**DATASET ROWS:**
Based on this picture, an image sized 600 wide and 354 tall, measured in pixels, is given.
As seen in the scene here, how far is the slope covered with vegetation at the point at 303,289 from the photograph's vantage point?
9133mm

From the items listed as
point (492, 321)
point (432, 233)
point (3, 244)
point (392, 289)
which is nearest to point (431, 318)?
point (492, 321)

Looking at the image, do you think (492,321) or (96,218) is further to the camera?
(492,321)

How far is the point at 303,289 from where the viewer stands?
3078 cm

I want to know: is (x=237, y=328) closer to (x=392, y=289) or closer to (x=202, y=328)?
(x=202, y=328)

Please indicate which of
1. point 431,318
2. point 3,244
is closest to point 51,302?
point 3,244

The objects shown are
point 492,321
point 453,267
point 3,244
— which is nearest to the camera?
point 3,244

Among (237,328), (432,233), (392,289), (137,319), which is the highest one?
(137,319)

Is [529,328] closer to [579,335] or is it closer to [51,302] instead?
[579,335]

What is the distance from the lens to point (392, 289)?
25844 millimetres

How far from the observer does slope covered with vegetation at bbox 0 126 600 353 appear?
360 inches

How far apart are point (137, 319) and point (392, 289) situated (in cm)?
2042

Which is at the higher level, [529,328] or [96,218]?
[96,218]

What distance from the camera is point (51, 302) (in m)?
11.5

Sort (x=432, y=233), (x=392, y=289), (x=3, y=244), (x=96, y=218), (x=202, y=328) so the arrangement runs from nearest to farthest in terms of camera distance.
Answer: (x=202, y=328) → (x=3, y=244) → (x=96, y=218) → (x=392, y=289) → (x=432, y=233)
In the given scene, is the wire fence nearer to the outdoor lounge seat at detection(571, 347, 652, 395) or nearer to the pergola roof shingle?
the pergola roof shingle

**GOAL:** Can you copy out all of the material above, word for word and line for line?

**FINAL RESULT:**
Based on this picture, an image sized 600 wide and 354 tall, measured in pixels, is given.
As seen in the scene here, how far is the slope covered with vegetation at the point at 303,289 from the photograph's vantage point?
9133mm

From the items listed as
point (492, 321)
point (432, 233)
point (3, 244)
point (392, 289)
which is nearest to point (431, 318)?
point (492, 321)

Looking at the image, do you think (492,321) or (96,218) is further to the camera?
(492,321)

How far is the point at 303,289 from where the viewer stands?
3078 cm

I want to know: is (x=237, y=328) closer to (x=392, y=289) or closer to (x=202, y=328)?
(x=202, y=328)

Please indicate which of
1. point 431,318
2. point 3,244
is closest to point 51,302?
point 3,244

The objects shown are
point 492,321
point 453,267
point 3,244
— which is nearest to the camera?
point 3,244

Among (237,328), (432,233), (392,289), (137,319), which is the highest one?
(137,319)

Is [529,328] closer to [579,335] or is it closer to [51,302] instead?
[579,335]

What is the distance from the lens to point (392, 289)?
25844 millimetres

How far from the observer does slope covered with vegetation at bbox 0 126 600 353 appear?
360 inches

How far apart are point (137, 319) and point (392, 289) situated (in cm)?
2042

Which is at the higher level, [529,328] or [96,218]?
[96,218]

What distance from the camera is point (51, 302) (in m)?
11.5

Sort (x=432, y=233), (x=392, y=289), (x=3, y=244), (x=96, y=218), (x=202, y=328) so the arrangement runs from nearest to farthest in terms of camera distance.
Answer: (x=202, y=328) → (x=3, y=244) → (x=96, y=218) → (x=392, y=289) → (x=432, y=233)
In the given scene, is the wire fence nearer to the outdoor lounge seat at detection(571, 347, 652, 395) or nearer to the pergola roof shingle?
the pergola roof shingle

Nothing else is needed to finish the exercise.